According to the German Herald, the "medical breakthrough" is being used to test cosmetics and other consumer products and could someday replace all animal testing. The so-called Skin Factory, at the Fraunhofer Institute in Stuttgart, takes foreskin cells donated to the project and uses them to grow the skin, according to spokesman Andreas Traube. More from the Herald:
Scientists extract a single layer of cells from each foreskin and then grow on layers of collagen and connective tissue in the Skin Factory, a sealed growing environment just seven meters, by thee meters, and three meters high and kept at a constant temperature of 37 degrees centigrade.
The scientists use the Skin Factory machine--some 22 feet long, 10 feet tall and 10 feet wide--to grow the new skin. Parents provide the scientists with permission before they are allowed to use the donated foreskins.

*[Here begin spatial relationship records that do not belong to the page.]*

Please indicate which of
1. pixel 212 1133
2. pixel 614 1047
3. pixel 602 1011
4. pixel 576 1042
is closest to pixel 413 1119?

Once the cells are multiplied inside the machine, researchers then inject them into a gel that causes them to grow into a sheet that simulates the epidermis. The layers are then fused together, creating a replica of natural human skin.
Traube said the foreskin is taken from children aged 1-4, because the younger tissue has better research applications. "The older the skin is, the worse it performs," he said. According to the report, the cells taken from a single foreskin can produce test skin samples in six weeks. The success of the research has led the Skin Factory to consider expanding its efforts to commercial projects.
"It's logical that we'd want to take the operation to a bigger scale," Traube said. "In the future, there are all sort of possible applications for the Skin Factory like cancer research, pigmentation diseases, and allergic reactions."